Onu ilk gördüğüm gün, bu hadiseden bir kaç gün öncesinin sabahıydı. Ev ahalisi uyurken, evden alelacele işe gitmek üzere çıkarken salonun tülünün üzerine yapışmış bu yeşil yaratığı gördüğümde ilk aklımdan geçen şey "bunu A.'nın görmesi gerek" oldu. Yaşıtı diğer kızların aksine, ejderhaları, kertenkeleleri, türlü yaratık ve haşeratı sevimli bulan, örümcekten korkması dışında, bu türden sürüngen ve uçabilen mitolojik karakterlerin koleksiyonuna sahip kızım bu yaratığı görse kesin çok sevinir dedim. Başlangıçta çekirge sandım ancak çekirgelerin vücudu böylesine narin ve ince bir yeşil yaprağı andırmıyordu. Peygamber devesi olduğunu onu ilk gördüğüm günün akşamında, evimizdeki böcek yakalayıcısı olarak Ö. tarafından göreve çağrıldığımda teyit ettik. Ö. dersini çalıştığı ortamda, böceği kornişte asılı dururken görünce uzaklaşmış, bir şekilde evimize yolu düşen diğer mahlukatları kavanoza koyup uzaklaşma suretiyle görev yapan bana yeni bir görev verme hevesindeydi. Durun bir dakika dedim. Bu sefer bu arkadaşı dışarı atamayacağım. Hem zıplıyor, hem kornişe yetişemem, hem de evdeki börtü böceği yiyiyor heralde usulca duruyor, dursun dedim. Araştırmacı gençlik evdeki national geographic ve benzeri yayınlardan böceği tespit etti ve "peygamber devesi" olarak tanımladı. Her tanımlama yapılan canlı gibi ona bir isim verme gereği doğdu ve kızım Ö.'nün "peygi" önerisini beğenmeyerek "peyguş" ismini böceğe takmış bulundu. İşte Peyguş ile dostluğun hikayesi de böyle başladı...

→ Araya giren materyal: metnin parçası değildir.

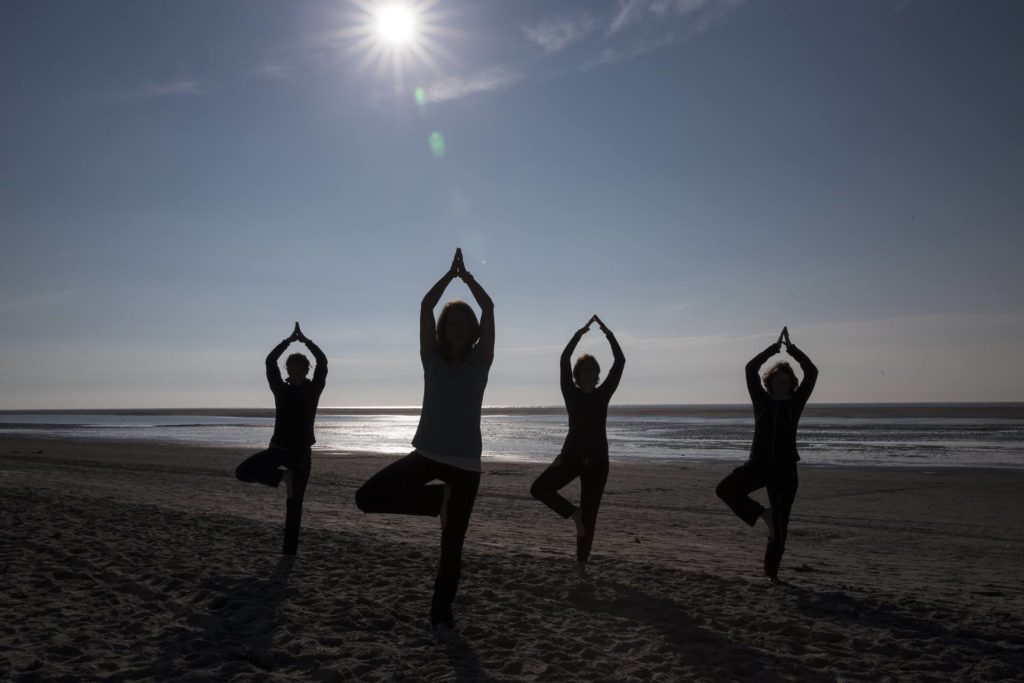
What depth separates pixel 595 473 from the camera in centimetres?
624

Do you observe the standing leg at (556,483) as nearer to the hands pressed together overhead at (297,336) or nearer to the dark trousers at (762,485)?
the dark trousers at (762,485)

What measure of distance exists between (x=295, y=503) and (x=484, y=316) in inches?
134

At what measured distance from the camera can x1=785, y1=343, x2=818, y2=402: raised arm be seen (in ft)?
19.2

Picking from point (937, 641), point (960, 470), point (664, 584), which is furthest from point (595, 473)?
point (960, 470)

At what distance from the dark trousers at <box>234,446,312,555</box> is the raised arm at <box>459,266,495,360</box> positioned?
10.1ft

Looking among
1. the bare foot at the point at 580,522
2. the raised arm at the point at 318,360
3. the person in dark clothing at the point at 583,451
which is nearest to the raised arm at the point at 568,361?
the person in dark clothing at the point at 583,451

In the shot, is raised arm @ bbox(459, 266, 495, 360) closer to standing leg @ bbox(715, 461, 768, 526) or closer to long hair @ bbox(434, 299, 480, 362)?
long hair @ bbox(434, 299, 480, 362)

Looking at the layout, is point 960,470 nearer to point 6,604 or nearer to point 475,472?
point 475,472

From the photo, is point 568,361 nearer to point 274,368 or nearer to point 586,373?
point 586,373

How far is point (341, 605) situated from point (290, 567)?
1288mm

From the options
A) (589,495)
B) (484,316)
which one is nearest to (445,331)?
(484,316)

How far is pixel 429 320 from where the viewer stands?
4176 mm

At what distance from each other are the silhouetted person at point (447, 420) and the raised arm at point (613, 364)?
2.36m

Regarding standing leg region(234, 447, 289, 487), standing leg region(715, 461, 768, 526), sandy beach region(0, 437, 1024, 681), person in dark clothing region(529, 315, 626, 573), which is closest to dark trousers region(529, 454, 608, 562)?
person in dark clothing region(529, 315, 626, 573)
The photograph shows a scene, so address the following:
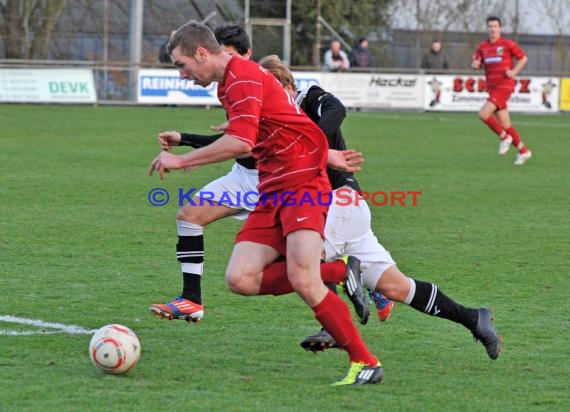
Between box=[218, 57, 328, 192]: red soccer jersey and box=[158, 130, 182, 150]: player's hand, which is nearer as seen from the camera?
box=[218, 57, 328, 192]: red soccer jersey

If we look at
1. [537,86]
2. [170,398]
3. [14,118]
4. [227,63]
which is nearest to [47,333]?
[170,398]

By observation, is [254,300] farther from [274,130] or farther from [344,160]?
[274,130]

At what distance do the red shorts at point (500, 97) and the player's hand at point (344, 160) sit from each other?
1243 centimetres

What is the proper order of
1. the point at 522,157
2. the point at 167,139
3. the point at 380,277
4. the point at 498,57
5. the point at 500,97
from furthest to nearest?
the point at 498,57, the point at 500,97, the point at 522,157, the point at 167,139, the point at 380,277

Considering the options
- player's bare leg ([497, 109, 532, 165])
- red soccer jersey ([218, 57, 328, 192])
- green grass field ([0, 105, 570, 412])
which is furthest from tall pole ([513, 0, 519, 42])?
red soccer jersey ([218, 57, 328, 192])

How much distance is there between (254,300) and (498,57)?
1204cm

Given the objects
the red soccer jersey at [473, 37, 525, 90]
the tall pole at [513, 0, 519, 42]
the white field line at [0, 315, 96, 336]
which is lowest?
the white field line at [0, 315, 96, 336]

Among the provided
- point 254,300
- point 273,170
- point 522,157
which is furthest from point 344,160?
point 522,157

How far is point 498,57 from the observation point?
721 inches

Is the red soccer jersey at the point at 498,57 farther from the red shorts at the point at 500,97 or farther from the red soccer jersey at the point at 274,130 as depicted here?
the red soccer jersey at the point at 274,130

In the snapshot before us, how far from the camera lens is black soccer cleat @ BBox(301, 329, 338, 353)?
5559mm

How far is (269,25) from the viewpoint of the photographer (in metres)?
32.4

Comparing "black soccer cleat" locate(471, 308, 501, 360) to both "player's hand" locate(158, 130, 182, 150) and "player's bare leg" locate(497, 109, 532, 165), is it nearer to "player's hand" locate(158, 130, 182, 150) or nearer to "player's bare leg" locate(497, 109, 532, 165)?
"player's hand" locate(158, 130, 182, 150)

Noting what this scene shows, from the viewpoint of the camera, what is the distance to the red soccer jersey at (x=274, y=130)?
16.9 ft
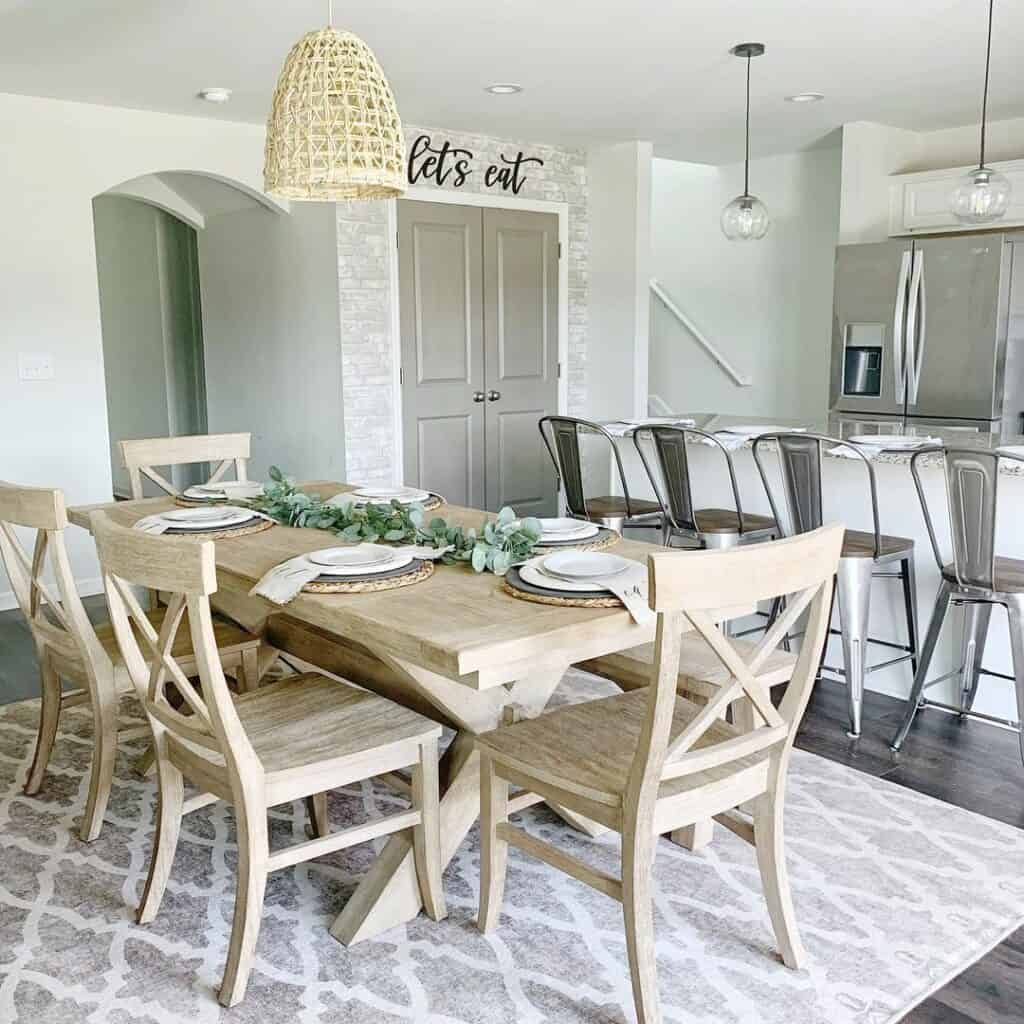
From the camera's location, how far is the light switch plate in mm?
4902

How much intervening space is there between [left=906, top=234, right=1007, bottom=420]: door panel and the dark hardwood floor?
2449 millimetres

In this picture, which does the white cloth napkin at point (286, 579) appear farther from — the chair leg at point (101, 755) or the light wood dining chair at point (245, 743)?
the chair leg at point (101, 755)

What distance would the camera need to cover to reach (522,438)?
6.51 metres

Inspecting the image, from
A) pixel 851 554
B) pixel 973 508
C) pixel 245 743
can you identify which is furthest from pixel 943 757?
pixel 245 743

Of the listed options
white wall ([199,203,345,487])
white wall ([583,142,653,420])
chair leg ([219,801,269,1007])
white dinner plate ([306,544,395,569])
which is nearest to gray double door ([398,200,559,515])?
white wall ([583,142,653,420])

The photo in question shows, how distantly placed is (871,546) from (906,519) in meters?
0.35

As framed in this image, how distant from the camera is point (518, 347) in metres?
6.38

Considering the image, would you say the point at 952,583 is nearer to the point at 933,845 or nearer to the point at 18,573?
the point at 933,845

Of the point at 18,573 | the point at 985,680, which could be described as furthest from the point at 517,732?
the point at 985,680

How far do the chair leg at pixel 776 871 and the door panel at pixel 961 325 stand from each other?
406 centimetres

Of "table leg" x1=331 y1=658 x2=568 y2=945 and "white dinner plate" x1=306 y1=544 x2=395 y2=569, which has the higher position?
"white dinner plate" x1=306 y1=544 x2=395 y2=569

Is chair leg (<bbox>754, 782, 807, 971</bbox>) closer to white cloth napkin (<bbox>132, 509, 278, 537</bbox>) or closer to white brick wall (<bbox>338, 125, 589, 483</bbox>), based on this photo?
white cloth napkin (<bbox>132, 509, 278, 537</bbox>)

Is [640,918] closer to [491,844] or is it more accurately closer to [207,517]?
[491,844]

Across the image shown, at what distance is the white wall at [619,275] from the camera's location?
20.6ft
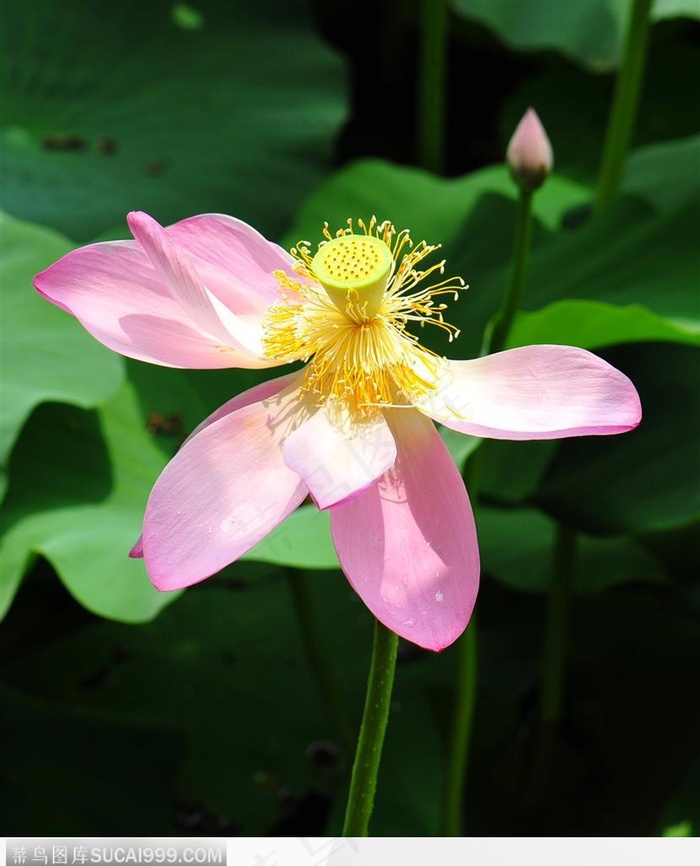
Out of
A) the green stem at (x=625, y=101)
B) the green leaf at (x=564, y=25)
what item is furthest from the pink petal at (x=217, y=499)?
the green leaf at (x=564, y=25)

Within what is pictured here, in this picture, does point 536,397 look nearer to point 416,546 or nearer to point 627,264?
point 416,546

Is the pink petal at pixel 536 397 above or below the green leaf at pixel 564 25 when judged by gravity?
above

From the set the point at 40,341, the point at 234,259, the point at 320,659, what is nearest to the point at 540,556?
the point at 320,659

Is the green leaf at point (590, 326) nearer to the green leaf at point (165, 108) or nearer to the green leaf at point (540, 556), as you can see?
the green leaf at point (540, 556)

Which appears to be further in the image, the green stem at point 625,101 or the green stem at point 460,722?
the green stem at point 625,101

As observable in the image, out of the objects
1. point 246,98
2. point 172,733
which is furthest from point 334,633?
point 246,98

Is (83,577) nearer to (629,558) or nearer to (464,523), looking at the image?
(464,523)
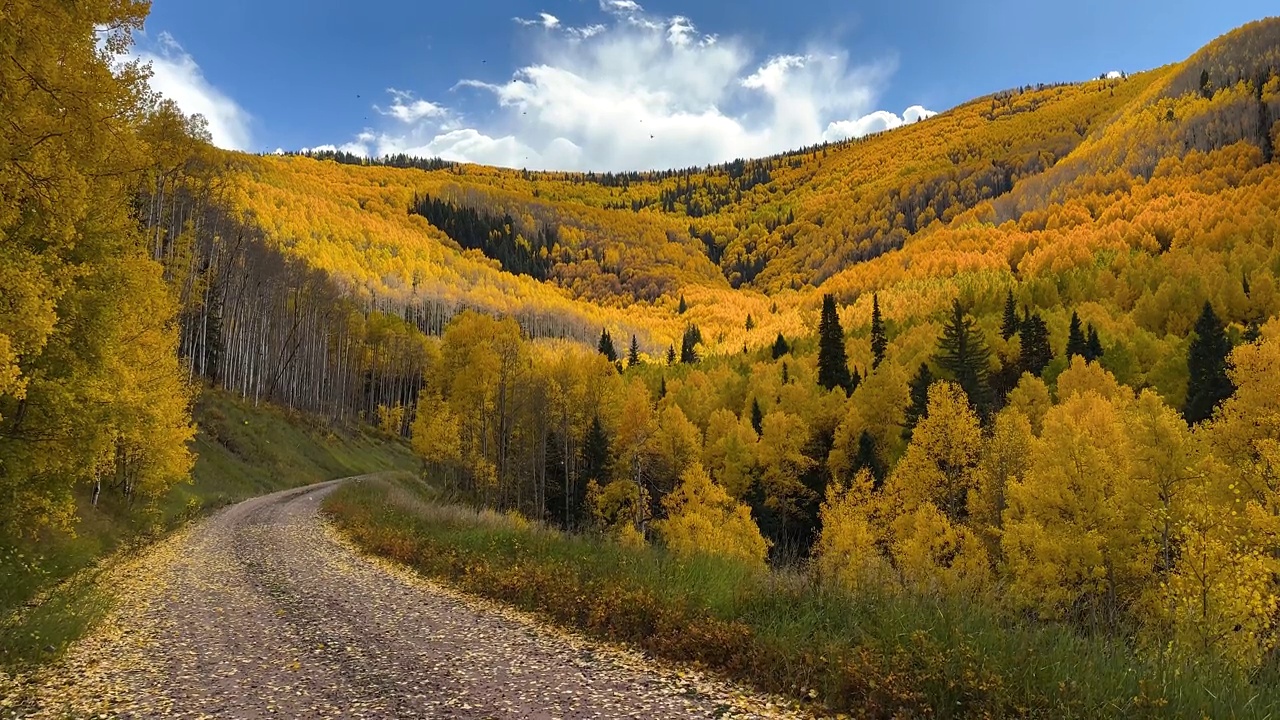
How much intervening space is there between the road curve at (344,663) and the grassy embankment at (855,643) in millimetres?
621

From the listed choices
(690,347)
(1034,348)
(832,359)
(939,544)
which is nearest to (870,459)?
(939,544)

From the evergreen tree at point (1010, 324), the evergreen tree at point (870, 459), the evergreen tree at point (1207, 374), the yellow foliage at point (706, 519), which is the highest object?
the evergreen tree at point (1010, 324)

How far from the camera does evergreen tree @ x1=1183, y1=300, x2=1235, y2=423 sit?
2156 inches

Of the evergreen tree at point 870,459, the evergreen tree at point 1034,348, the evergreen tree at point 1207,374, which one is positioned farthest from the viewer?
the evergreen tree at point 1034,348

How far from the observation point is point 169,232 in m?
37.9

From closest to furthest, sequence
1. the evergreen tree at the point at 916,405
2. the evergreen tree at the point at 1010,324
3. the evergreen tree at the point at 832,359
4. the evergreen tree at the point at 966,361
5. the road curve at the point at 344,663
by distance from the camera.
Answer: the road curve at the point at 344,663 < the evergreen tree at the point at 916,405 < the evergreen tree at the point at 966,361 < the evergreen tree at the point at 832,359 < the evergreen tree at the point at 1010,324

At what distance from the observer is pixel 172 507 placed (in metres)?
29.4

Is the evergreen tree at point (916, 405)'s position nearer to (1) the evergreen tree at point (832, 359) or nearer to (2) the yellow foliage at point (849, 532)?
(2) the yellow foliage at point (849, 532)

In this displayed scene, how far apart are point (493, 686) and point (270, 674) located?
10.8 feet

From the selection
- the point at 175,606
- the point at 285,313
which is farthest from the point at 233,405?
the point at 175,606

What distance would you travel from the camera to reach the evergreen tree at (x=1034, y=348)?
273 ft

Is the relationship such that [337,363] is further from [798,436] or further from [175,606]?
[175,606]

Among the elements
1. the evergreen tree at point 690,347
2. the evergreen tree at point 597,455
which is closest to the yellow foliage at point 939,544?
the evergreen tree at point 597,455

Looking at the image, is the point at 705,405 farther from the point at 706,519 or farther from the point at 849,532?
the point at 849,532
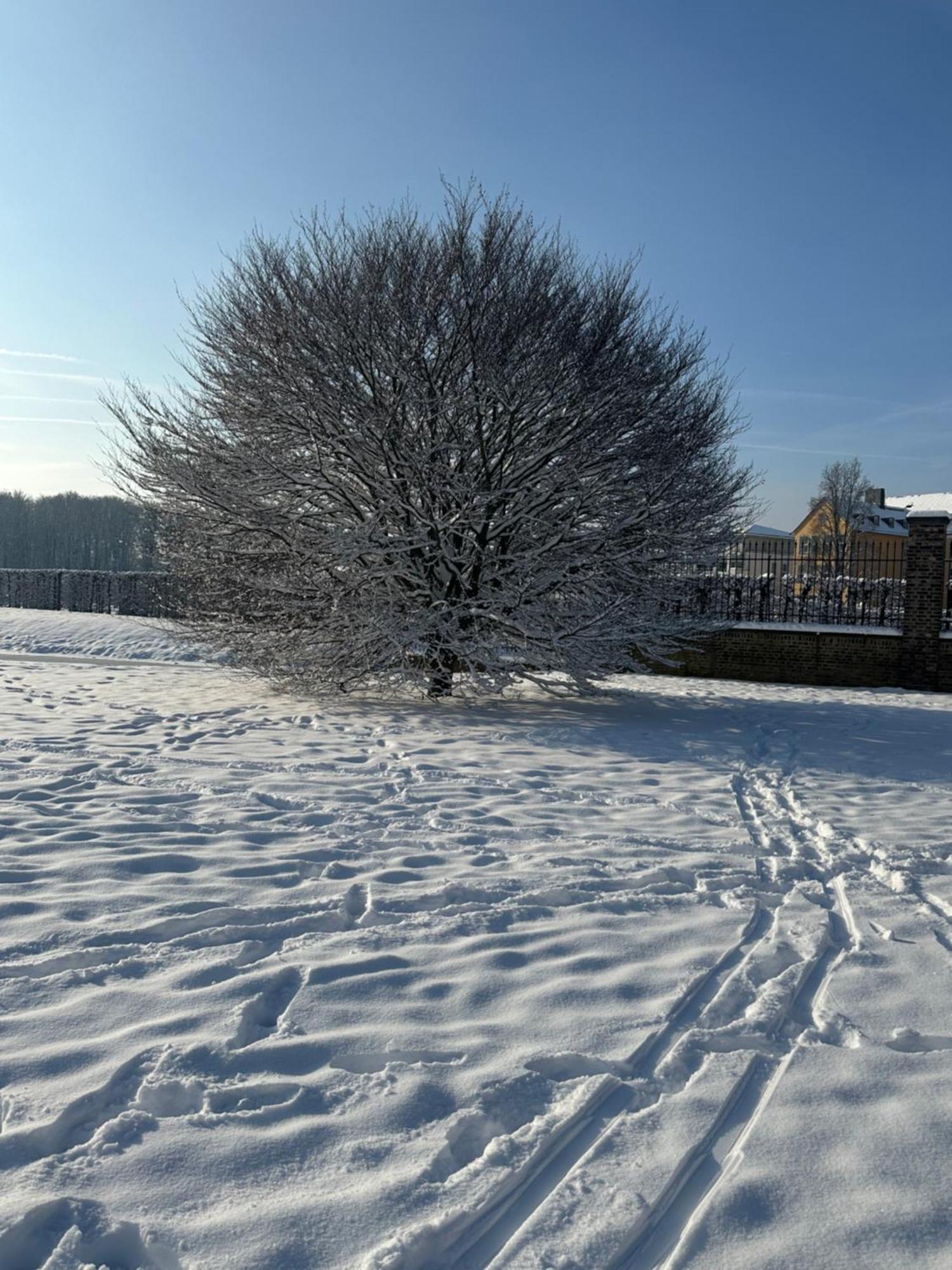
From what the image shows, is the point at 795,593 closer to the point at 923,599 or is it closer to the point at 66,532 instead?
the point at 923,599

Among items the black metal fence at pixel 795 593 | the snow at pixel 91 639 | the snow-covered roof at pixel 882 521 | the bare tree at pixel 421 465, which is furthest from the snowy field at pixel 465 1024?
the snow-covered roof at pixel 882 521

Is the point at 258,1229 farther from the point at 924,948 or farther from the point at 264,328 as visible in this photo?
the point at 264,328

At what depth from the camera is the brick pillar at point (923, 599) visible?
48.3 ft

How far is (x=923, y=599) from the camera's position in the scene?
1482cm

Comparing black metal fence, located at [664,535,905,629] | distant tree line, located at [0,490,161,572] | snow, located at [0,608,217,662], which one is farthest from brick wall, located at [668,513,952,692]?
distant tree line, located at [0,490,161,572]

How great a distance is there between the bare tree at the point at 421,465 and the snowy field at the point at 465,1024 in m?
3.89

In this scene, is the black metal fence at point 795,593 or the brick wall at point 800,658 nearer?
the brick wall at point 800,658

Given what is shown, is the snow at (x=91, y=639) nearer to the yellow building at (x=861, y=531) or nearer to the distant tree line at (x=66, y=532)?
the yellow building at (x=861, y=531)

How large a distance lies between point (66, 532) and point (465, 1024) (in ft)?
269

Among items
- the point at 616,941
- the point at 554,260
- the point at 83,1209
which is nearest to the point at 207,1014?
the point at 83,1209

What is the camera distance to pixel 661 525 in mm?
11422

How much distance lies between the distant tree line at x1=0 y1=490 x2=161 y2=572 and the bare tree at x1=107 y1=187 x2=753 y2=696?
6459 cm

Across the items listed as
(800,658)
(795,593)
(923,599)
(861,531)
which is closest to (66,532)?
(861,531)

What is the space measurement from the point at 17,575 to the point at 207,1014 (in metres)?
28.6
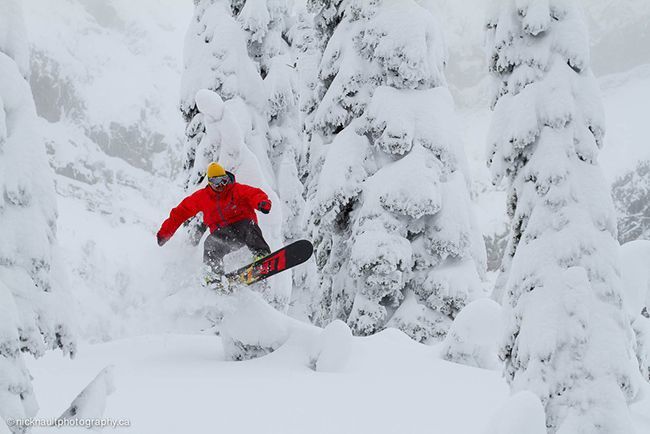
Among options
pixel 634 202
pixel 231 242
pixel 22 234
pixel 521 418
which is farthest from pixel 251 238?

Peygamberdevesi adı verilen böcek, yerde dolaşmaktan çok bitkiler arasında bulunan, ortalama 5cm olan ama daha uzunları da bulunan, çok iyi kamufle olabilen, yeşil ya da kurumuş bir yaprağı andıran, yavaş hareket eden ya da hareketsiz biçimde avlarını bekleyen, termit, hamam böceği, karınca, sinek gibi kendinden küçük türleri yemesinin yanında, kertenkele, çıyan, akrep, örümcek, yılan, fare gibi diğer hayvanları hatta çiftleşme sırasında dişisi erkeğini yiyen bir böcek. Bu kafası pek de sevimli görünmeyen, hatta Stranger things'deki gibi bir hamlede avını yiyen yaratıkları aratmayan bu böcek niye din ile duayla, kutsallıkla ilişkilendiriliyor derseniz, öndeki iki ayağı kıvrıldığında dua ediyormuş gibi göründüğünden peygamberdevesi olarak biliniyor. İngilizce'de de mantis türünün ön bacakları kıvrık bir şekilde duran üyesi olduğundan dua eden mantis-praying mantis- adı verilen bir canlı. İşte ne var ki bu kısa, özet bilimsel tanımlamalar bizim gibi tiplere asla yetmez.. İlla bir anlam arayışı sürecek... İnsanoğlunun bazı canları sahiplenme, onları kişiselleştirme arzusu yanında, canlı hakkında edinilen bilimsel bilgiyle yetinmeyerek, o canlıya dair kültürel, sembolik anlamlarını bilme arzusu, ve bu bilgiyi kendi deneyimleriyle eşleştirme isteği bana her zaman çok ilginç gelmiştir. Bu peygamberdevesinin de tam da buna malzeme veren türden bir canlı olduğunu keşfetmek uzun sürmedi.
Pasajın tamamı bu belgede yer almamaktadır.